Because not all problems require images, the paper also evaluates text-only language models on the text-only subset. These results indicate that strong math-specialized and general-purpose language models could outperform multimodal models on the portions of the benchmark that do not require visual reasoning, while still scoring far below human experts. The figures below reflect representative results reported in the paper; exact per-model numbers vary by subset and split [1].
| Model | Type | Approx. performance |
|---|---|---|
| GPT-4V | Multimodal | 17.97 percent average overall; 10.74 percent physics |
| Yi-VL-34B | Open multimodal | Roughly one-fifth of GPT-4V's average |
| DeepSeekMath-RL | Text-only, math-specialized | Competitive on the text-only math subset |
| GPT-4 | Text-only | Higher than multimodal models on the text-only subset |
The headline takeaway is that no evaluated model approached competence on Olympiad-level scientific reasoning, and that multimodal, physics, and non-English problems were the most difficult categories. The authors frame this gap as evidence that the benchmark provides substantial headroom for measuring progress toward more general AI capabilities [1][2].
OlympiadBench arrived during a wave of efforts to build harder reasoning evaluations as earlier datasets approached saturation.
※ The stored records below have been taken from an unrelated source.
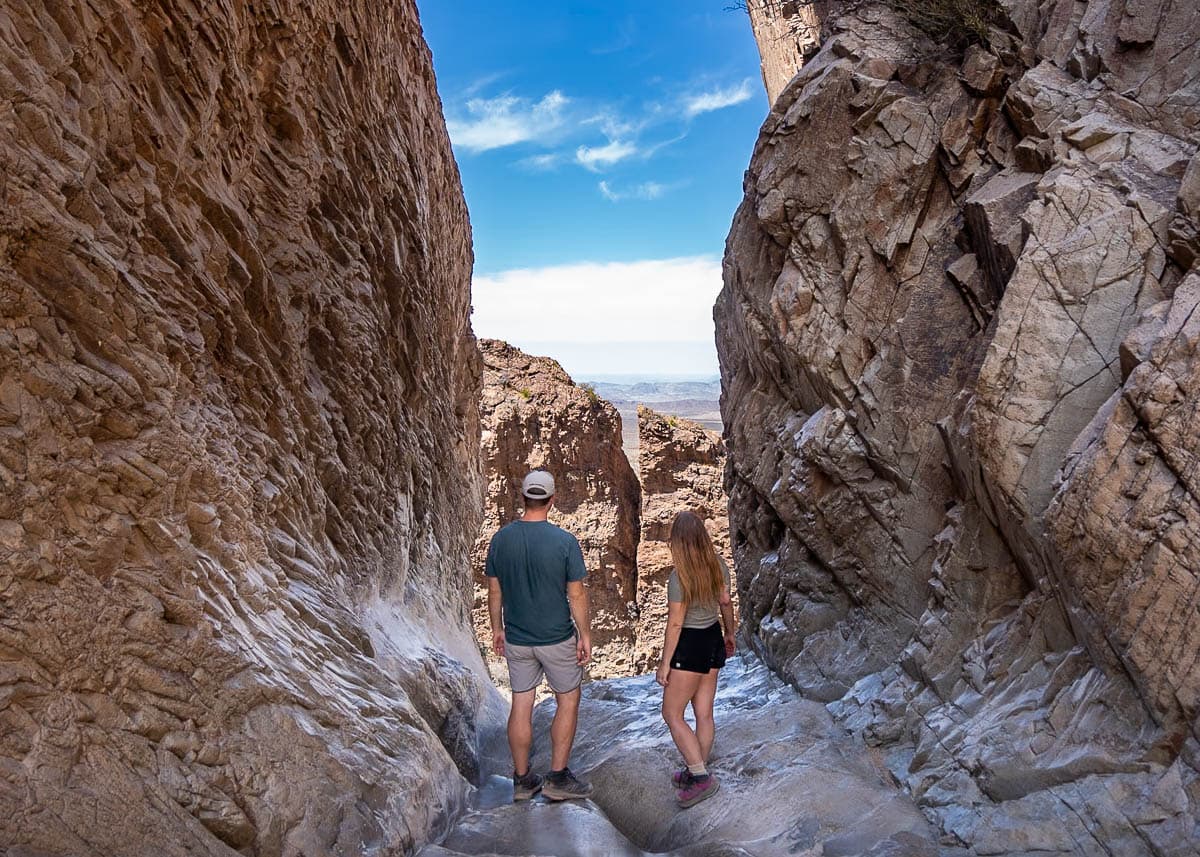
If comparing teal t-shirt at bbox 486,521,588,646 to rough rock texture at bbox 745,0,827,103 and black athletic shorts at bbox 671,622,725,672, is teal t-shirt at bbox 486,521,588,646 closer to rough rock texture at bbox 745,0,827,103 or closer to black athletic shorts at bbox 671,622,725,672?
black athletic shorts at bbox 671,622,725,672

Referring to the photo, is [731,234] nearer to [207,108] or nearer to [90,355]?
[207,108]

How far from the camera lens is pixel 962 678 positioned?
20.0 ft

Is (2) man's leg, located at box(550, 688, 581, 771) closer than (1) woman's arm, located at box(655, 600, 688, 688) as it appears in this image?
No

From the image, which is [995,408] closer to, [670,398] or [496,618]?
[496,618]

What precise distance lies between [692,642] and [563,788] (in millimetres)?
1250

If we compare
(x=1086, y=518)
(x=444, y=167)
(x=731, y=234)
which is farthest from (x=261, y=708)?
(x=444, y=167)

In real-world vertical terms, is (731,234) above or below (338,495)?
above

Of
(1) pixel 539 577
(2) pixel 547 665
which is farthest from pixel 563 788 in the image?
(1) pixel 539 577

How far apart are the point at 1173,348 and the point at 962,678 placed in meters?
2.73

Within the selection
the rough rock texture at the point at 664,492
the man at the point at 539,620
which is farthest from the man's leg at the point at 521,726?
the rough rock texture at the point at 664,492

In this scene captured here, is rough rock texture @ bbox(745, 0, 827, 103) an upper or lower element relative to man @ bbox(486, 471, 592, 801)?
upper

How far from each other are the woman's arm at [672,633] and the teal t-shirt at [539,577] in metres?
0.62

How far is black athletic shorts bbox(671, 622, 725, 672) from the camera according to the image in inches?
223

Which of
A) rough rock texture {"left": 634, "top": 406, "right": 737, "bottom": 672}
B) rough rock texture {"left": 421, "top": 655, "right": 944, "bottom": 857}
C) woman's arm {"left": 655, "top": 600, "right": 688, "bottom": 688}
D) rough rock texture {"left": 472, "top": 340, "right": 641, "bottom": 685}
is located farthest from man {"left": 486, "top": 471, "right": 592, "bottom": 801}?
rough rock texture {"left": 634, "top": 406, "right": 737, "bottom": 672}
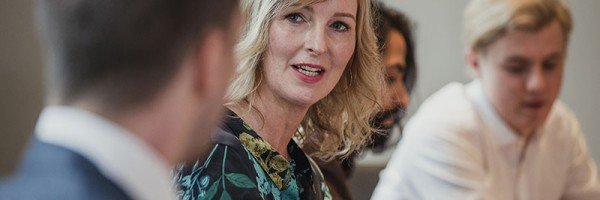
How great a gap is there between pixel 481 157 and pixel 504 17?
244 mm

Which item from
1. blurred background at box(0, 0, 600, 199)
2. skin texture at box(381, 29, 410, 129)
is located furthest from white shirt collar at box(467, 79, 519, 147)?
blurred background at box(0, 0, 600, 199)

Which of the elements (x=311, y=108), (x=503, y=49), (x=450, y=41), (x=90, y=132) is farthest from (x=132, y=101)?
(x=450, y=41)

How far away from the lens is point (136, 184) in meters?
0.65

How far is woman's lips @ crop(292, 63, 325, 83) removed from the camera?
1.63 m

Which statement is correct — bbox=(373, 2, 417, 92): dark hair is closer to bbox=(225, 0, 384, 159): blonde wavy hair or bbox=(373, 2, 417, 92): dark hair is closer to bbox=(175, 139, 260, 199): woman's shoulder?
bbox=(225, 0, 384, 159): blonde wavy hair

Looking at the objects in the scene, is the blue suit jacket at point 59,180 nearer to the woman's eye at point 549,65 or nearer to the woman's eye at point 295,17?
the woman's eye at point 549,65

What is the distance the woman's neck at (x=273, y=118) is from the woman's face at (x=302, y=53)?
0.04 feet

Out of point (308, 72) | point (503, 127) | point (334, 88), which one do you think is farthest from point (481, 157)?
point (334, 88)

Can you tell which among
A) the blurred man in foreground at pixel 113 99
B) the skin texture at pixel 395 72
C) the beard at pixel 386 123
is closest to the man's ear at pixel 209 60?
the blurred man in foreground at pixel 113 99

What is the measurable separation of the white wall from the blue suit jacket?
2.47 metres

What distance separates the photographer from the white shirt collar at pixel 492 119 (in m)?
1.48

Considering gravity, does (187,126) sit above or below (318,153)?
above

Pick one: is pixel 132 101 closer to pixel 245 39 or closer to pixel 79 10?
pixel 79 10

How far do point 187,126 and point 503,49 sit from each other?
77 cm
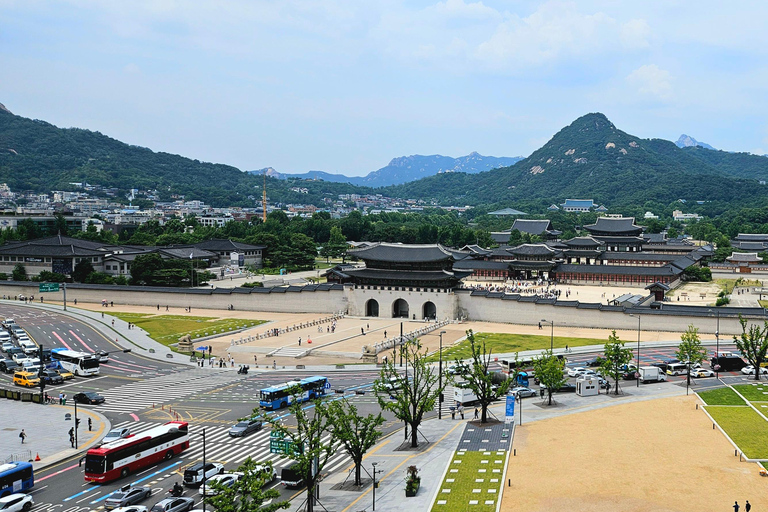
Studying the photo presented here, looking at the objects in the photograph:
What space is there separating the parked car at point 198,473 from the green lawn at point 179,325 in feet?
121

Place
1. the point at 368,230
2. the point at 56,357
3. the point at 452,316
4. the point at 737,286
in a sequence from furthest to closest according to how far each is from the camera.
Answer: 1. the point at 368,230
2. the point at 737,286
3. the point at 452,316
4. the point at 56,357

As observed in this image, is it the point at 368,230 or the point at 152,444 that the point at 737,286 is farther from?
the point at 152,444

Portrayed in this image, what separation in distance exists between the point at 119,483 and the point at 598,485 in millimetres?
20710

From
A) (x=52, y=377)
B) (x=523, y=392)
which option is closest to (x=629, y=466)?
(x=523, y=392)

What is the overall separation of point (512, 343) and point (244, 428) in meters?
33.0

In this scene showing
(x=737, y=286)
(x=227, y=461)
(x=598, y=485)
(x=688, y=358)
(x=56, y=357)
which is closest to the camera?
(x=598, y=485)

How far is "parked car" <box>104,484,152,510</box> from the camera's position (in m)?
27.4

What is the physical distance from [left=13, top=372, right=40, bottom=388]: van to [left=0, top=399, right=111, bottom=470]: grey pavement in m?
3.65

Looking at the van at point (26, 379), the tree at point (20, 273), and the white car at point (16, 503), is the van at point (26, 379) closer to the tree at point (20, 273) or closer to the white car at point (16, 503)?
the white car at point (16, 503)

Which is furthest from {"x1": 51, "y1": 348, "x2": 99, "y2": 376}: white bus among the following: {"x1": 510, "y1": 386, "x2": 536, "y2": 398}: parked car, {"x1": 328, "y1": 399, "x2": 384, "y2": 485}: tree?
{"x1": 510, "y1": 386, "x2": 536, "y2": 398}: parked car

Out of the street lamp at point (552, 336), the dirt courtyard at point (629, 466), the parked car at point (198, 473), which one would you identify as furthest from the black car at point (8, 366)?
the street lamp at point (552, 336)

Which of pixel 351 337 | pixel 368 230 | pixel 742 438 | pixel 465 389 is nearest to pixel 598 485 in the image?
pixel 742 438

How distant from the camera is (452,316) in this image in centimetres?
7881

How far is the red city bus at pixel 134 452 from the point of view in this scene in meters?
30.4
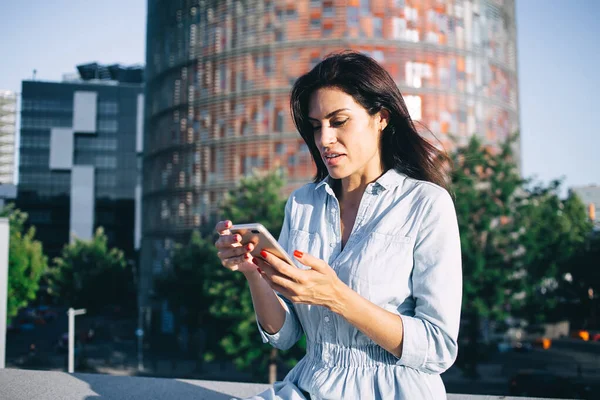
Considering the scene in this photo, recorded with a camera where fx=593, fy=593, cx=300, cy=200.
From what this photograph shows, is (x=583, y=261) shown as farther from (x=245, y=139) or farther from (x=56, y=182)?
(x=56, y=182)

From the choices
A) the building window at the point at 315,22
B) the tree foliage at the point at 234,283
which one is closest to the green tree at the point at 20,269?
the tree foliage at the point at 234,283

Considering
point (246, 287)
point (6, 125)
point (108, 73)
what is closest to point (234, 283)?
point (246, 287)

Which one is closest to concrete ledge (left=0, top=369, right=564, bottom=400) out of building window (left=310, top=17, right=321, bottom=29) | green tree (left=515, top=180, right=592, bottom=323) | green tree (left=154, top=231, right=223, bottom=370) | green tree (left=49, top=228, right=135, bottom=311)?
green tree (left=515, top=180, right=592, bottom=323)

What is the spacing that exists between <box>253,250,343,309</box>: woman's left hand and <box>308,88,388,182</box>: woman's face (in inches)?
21.9

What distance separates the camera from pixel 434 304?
192 centimetres

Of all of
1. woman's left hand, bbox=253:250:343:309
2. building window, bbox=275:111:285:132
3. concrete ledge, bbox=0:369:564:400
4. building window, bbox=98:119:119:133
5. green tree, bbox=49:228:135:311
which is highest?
building window, bbox=98:119:119:133

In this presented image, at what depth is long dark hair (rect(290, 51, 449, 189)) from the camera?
221 cm

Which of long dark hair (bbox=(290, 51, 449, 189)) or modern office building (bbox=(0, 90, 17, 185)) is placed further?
modern office building (bbox=(0, 90, 17, 185))

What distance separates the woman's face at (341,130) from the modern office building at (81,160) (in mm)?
83354

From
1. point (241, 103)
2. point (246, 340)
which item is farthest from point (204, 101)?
point (246, 340)

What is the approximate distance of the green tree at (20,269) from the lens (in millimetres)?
28312

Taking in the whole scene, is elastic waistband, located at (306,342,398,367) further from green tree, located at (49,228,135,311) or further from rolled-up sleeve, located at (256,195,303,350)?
green tree, located at (49,228,135,311)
Its distinctive combination of multimodality, bilingual coverage, physics, and theorem proving set it apart from text-only mathematics benchmarks released around the same period.
A closely related benchmark is Omni-MATH, introduced in October 2024, which assembles 4,428 competition-level mathematics problems with rigorous human annotation and organizes them into more than 33 sub-domains and over 10 difficulty levels. Whereas OlympiadBench spans both mathematics and physics and emphasizes multimodal problems, Omni-MATH focuses exclusively on text-only Olympiad mathematics in order to probe the boundaries of language-model mathematical reasoning in finer detail [3].
OlympiadBench is also frequently discussed alongside competition-based evaluations built from the American Invitational Mathematics Examination (AIME) and the broader push to reach milestones such as solving International Mathematical Olympiad problems. The rapid rise of reasoning-focused models after 2024, including systems trained with extended chain-of-thought such as OpenAI's o1, drove large gains on Olympiad-style mathematics: on Omni-MATH, for example, o1-preview and o1-mini reported accuracies above 50 percent, far higher than the sub-20-percent scores typical of the models OlympiadBench first tested. This progression illustrates how quickly Olympiad-level benchmarks went from being almost out of reach to being partially solved, and why new and harder evaluations continued to appear [3].
For the field of AI evaluation, OlympiadBench remains a reference point as one of the early large-scale, bilingual, multimodal scientific reasoning benchmarks. Its expert step-by-step annotations and explicit error taxonomy, covering hallucinations, knowledge omissions, and logical fallacies, helped establish a template for analyzing not just whether a model gets the right answer, but where and how its reasoning breaks down [1][2].